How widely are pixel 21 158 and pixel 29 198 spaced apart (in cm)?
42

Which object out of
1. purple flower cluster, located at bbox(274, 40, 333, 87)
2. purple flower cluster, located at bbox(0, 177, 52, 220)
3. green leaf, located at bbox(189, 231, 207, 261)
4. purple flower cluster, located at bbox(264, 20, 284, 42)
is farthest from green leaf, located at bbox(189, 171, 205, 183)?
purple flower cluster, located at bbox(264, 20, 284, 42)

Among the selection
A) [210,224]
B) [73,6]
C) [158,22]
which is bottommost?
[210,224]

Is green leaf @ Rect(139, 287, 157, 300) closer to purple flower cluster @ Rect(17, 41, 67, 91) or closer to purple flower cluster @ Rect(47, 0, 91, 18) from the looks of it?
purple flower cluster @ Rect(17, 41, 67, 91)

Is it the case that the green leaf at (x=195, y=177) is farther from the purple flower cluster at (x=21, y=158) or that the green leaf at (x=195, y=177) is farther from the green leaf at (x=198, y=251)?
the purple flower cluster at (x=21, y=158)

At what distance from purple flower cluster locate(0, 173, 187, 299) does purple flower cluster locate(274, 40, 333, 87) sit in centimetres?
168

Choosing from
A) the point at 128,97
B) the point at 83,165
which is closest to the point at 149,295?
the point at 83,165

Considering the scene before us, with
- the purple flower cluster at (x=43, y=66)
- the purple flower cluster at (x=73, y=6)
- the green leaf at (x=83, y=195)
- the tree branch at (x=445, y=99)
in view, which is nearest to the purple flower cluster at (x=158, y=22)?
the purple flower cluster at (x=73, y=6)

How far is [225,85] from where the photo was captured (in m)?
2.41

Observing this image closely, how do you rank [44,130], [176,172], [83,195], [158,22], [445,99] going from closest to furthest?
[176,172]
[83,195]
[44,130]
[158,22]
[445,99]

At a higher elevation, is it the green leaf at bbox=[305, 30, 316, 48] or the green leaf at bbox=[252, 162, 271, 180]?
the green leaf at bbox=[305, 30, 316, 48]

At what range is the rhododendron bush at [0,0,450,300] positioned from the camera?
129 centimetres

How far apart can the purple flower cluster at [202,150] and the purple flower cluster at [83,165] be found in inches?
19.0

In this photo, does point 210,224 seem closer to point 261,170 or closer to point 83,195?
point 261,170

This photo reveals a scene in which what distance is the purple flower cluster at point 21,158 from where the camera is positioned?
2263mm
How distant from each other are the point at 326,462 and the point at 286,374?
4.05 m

══════════════════════════════

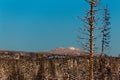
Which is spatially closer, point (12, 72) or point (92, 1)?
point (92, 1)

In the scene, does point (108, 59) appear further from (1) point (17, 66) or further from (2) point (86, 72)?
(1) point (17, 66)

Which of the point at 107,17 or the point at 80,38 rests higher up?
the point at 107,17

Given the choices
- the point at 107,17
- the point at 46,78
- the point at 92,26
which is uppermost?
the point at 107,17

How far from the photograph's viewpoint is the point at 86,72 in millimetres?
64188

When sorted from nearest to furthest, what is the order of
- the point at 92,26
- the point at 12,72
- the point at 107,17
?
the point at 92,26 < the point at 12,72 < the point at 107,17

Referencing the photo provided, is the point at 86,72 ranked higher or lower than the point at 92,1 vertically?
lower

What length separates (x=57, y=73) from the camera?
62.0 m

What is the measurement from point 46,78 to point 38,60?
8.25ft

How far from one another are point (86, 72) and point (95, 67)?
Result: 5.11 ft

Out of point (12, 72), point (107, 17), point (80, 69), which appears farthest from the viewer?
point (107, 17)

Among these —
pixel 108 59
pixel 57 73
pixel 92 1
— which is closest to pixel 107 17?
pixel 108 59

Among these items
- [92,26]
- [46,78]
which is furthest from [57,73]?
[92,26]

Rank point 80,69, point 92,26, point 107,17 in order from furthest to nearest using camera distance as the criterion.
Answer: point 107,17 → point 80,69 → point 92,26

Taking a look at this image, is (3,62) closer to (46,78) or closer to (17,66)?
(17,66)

══════════════════════════════

= OBJECTIVE =
Which lines in the material above contain the word "apart" with the same case? Copy out every one of those lines in full.

= THE RESULT =
How widely are pixel 21 158 and pixel 29 198 spaced apart (in cm)?
How far apart can the purple flower cluster at [202,150] and the purple flower cluster at [83,165] be found in inches?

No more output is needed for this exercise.